Text segment.
....

The consequence of slavery is not just a bad distribution of wealth. It’s an overall decrease in wealth. While Henry Ford may have understood the idea that poor people buy few cars, most Americans have been more oblivious to the detrimental impact of poverty on the whole nation. Kelley pointed out that artificially holding some wages down -- through discrimination against blacks, for example -- exerts downward pressure on all wages and, hence, on the overall economy. So an appropriate response would not be a redistribution of wealth, as in the "send checks to black people" type of reparations, but rather a community-, infrastructure-, human capital- and institution-building program, of the type described by Kelley in the more progressive plans.
The compensation-based idea of reparations looks for payment by the people responsible for the crime (who in this case are dead) or those who benefited, knowingly or not, from it (though these benefits are diffused in ways that make them impossible to account). However, the transformative movement proposed by Kelley looks, as it should, simply to those who are able to make change. He looks not to make up for a past crime and then let society go on its way, but to change deep-seated social injustices; injustices which had, as some of their symptoms, slavery and racial discrimination. These changes need to be made, but they are not reparations.

....

Task requirements.
a. According to the reparations text, what did Kelley say artificially holding some wages down does?
b. Print the reparations text starting with "The compensation-based idea" and going on through "are not reparations.".

....

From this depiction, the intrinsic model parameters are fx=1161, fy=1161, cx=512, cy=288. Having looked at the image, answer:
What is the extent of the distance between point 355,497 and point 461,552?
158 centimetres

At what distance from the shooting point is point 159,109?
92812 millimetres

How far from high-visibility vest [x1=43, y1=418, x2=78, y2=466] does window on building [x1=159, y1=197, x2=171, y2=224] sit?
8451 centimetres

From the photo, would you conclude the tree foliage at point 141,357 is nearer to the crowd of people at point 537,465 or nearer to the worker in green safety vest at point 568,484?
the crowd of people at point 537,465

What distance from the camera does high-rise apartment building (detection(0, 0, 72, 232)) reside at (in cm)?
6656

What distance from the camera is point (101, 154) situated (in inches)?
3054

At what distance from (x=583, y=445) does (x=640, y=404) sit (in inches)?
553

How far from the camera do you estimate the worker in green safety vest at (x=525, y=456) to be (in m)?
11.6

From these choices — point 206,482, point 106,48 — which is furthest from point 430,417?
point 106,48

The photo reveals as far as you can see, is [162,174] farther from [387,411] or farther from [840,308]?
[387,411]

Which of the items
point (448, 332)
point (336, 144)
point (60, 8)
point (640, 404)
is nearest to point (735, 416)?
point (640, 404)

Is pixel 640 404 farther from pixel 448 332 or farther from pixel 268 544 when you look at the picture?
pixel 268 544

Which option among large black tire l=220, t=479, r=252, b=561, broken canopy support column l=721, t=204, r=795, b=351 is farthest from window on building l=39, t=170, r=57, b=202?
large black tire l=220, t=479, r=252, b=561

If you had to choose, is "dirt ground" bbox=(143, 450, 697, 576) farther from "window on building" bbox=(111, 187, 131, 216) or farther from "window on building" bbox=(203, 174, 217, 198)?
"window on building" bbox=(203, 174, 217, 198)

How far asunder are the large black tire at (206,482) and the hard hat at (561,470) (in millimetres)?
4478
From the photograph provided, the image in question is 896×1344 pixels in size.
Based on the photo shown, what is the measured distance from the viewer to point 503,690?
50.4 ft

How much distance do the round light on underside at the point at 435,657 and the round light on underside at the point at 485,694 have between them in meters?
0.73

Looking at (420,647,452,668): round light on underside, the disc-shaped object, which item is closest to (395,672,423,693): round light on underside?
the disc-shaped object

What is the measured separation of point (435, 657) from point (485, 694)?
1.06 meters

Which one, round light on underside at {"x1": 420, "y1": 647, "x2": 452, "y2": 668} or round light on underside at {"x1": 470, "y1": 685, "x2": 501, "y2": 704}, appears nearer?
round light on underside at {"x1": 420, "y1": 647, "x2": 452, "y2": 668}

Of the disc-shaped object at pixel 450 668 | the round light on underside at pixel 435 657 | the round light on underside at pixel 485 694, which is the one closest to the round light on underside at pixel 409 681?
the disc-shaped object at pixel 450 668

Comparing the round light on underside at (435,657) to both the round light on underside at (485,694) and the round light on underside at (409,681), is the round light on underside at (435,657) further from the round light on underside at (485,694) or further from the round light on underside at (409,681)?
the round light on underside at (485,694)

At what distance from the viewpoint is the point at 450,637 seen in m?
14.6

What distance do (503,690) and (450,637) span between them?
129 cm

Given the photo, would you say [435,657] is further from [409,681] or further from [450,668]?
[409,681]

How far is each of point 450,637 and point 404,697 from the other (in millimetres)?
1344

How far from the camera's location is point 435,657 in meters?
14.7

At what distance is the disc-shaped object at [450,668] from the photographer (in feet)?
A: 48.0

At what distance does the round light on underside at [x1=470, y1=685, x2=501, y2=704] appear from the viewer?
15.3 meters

....

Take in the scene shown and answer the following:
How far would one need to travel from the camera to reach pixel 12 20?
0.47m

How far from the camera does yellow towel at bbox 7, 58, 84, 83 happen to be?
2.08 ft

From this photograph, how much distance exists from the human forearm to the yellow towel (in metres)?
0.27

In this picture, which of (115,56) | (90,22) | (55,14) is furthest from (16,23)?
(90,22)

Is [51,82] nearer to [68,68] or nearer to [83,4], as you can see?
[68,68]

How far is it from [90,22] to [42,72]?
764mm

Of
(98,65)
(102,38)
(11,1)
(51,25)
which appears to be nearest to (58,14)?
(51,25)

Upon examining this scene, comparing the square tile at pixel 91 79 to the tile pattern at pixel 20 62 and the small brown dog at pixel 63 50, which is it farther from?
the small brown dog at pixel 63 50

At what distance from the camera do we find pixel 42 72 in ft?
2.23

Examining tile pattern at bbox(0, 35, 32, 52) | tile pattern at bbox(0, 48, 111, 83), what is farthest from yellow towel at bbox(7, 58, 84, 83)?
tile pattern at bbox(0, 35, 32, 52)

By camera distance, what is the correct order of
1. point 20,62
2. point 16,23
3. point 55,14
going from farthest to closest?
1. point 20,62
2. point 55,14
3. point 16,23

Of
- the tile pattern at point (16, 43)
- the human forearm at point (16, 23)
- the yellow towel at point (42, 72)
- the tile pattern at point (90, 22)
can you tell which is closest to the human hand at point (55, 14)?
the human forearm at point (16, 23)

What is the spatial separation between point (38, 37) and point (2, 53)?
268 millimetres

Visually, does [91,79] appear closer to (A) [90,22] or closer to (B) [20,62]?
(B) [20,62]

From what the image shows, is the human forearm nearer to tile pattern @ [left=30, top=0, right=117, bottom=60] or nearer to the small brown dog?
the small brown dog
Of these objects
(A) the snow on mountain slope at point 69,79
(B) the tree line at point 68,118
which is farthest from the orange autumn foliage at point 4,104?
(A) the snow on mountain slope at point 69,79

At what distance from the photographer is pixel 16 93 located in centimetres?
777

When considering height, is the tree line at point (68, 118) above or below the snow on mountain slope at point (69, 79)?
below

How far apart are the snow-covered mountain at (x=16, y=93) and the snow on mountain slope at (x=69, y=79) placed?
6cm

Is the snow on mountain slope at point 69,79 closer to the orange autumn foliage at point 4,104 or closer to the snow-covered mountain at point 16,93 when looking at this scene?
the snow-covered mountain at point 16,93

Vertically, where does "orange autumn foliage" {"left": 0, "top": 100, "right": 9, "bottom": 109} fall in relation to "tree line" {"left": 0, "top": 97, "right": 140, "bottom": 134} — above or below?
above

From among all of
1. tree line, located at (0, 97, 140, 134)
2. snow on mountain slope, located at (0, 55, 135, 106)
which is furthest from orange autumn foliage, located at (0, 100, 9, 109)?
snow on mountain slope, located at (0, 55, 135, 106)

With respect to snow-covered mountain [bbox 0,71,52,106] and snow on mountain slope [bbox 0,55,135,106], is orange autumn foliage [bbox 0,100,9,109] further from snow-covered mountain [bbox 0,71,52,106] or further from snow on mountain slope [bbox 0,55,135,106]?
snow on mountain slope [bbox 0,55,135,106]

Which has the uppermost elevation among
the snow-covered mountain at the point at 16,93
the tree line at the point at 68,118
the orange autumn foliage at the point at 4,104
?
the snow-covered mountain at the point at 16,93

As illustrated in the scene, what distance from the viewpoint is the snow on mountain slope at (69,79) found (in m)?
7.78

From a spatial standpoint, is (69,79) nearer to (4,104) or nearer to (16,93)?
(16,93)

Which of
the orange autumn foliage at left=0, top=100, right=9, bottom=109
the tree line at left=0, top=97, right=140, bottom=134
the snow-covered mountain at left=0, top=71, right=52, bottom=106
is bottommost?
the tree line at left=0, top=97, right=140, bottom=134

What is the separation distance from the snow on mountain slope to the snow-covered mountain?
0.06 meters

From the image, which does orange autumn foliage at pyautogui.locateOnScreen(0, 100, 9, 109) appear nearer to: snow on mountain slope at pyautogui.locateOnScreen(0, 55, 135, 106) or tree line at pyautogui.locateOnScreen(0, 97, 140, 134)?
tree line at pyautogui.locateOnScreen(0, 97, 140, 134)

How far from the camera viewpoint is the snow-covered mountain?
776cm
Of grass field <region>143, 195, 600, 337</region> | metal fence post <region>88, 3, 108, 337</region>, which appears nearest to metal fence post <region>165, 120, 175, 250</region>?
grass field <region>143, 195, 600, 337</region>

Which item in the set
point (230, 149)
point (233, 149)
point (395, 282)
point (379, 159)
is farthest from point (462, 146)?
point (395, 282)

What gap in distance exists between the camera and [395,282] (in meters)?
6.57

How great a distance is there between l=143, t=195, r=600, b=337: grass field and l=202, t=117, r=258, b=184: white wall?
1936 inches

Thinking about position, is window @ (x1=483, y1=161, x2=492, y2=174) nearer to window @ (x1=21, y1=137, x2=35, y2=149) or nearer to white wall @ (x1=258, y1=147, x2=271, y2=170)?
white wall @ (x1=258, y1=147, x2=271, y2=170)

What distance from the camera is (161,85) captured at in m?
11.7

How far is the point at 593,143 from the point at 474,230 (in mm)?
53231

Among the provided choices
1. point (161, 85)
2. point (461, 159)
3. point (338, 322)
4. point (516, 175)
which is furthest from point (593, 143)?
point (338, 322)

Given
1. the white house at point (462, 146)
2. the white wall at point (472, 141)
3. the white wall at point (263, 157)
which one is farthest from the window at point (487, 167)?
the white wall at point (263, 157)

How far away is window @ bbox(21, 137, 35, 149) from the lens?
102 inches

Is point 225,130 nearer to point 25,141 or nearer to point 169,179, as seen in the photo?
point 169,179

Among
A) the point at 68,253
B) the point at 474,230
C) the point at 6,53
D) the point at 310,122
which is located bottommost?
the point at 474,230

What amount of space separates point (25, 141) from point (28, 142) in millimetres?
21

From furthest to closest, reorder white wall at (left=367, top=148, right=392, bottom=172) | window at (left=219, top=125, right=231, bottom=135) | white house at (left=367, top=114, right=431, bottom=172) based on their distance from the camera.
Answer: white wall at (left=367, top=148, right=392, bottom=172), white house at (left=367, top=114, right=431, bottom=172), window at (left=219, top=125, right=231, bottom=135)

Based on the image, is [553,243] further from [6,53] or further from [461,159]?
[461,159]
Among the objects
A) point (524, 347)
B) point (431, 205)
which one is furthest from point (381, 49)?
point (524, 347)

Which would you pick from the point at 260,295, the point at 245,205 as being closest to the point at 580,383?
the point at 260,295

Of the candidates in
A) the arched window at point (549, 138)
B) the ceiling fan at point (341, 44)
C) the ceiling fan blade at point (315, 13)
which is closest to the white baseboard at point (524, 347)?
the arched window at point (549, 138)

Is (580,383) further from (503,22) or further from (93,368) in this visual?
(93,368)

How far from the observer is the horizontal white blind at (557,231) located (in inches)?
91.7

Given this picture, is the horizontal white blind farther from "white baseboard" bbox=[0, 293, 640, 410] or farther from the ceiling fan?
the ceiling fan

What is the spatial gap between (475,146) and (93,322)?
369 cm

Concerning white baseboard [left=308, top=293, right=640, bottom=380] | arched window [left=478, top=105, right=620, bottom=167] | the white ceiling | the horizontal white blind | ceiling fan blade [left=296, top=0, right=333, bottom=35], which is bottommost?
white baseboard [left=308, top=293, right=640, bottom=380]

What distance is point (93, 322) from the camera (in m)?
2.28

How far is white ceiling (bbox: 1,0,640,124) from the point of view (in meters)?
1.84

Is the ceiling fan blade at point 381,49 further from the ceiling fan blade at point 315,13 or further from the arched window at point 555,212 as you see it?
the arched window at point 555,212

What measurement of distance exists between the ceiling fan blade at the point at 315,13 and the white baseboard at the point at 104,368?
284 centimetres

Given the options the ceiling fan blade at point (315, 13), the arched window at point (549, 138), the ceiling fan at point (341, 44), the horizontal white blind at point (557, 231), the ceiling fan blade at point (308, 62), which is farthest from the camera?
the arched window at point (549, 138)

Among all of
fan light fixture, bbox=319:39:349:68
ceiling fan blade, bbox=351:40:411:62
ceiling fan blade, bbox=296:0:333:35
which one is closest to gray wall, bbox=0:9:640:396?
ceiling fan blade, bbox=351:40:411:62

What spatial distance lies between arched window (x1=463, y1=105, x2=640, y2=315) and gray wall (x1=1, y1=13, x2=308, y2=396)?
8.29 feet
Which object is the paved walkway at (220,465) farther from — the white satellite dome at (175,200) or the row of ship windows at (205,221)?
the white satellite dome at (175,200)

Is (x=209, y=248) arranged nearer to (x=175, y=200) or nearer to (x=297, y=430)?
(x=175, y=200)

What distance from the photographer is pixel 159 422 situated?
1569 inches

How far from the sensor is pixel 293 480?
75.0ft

....

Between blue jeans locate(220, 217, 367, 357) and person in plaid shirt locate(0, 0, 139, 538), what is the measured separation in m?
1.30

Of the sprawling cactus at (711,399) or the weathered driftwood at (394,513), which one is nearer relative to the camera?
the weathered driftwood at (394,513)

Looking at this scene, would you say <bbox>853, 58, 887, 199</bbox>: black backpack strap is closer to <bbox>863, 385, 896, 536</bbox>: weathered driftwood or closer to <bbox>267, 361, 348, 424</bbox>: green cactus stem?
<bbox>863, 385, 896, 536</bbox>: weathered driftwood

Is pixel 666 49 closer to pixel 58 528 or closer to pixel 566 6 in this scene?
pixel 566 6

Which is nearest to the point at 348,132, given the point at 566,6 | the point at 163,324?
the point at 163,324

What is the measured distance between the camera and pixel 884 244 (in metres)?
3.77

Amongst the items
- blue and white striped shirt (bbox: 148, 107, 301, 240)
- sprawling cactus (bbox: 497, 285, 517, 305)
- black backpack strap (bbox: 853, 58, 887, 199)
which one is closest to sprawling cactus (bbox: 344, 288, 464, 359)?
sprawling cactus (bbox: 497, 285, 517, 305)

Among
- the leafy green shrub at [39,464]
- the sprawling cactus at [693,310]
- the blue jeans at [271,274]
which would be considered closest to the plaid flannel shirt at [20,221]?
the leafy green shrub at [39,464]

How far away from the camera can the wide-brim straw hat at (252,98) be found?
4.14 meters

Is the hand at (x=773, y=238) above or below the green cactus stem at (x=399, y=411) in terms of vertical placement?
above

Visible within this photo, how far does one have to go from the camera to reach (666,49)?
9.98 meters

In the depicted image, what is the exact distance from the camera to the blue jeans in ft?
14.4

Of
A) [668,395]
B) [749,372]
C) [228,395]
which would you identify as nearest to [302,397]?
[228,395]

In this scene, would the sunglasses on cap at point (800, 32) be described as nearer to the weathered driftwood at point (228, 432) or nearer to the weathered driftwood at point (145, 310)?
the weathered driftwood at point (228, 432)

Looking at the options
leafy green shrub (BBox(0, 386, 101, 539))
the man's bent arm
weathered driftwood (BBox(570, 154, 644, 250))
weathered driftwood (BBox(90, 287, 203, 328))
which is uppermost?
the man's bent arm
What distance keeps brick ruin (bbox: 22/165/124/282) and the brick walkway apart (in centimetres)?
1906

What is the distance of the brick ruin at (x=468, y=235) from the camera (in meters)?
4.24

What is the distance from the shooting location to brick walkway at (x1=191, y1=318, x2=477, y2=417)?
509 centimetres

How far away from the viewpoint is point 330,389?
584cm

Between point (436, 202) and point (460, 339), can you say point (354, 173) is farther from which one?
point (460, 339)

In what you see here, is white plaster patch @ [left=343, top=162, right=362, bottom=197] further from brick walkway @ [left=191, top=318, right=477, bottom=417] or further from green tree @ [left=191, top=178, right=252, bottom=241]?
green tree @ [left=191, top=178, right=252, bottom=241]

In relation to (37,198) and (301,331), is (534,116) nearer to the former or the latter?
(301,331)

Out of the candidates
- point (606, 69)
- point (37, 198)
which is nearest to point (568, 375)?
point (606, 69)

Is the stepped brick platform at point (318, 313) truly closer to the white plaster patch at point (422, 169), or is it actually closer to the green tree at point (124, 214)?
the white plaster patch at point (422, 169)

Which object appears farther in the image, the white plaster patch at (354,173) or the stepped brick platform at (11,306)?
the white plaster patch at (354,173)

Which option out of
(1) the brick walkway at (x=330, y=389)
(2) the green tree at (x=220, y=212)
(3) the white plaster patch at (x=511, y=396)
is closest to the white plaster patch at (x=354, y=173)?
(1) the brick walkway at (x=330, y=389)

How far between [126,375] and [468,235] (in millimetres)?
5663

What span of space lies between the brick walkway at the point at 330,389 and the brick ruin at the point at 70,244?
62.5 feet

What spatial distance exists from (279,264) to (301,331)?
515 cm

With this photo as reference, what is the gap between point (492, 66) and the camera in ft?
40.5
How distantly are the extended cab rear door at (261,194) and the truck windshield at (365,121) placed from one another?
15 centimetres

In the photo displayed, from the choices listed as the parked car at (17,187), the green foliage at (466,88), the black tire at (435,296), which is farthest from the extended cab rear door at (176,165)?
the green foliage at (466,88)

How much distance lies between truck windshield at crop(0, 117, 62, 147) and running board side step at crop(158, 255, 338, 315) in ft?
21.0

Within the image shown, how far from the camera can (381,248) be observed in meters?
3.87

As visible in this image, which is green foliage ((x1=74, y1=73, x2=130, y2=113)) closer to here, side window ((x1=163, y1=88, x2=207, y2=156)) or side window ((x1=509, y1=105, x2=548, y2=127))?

....

Results in order.
a. It exerts downward pressure on all wages and, hence, on the overall economy.

b.
The compensation-based idea of reparations looks for payment by the people responsible for the crime (who in this case are dead) or those who benefited, knowingly or not, from it (though these benefits are diffused in ways that make them impossible to account). However, the transformative movement proposed by Kelley looks, as it should, simply to those who are able to make change. He looks not to make up for a past crime and then let society go on its way, but to change deep-seated social injustices; injustices which had, as some of their symptoms, slavery and racial discrimination. These changes need to be made, but they are not reparations.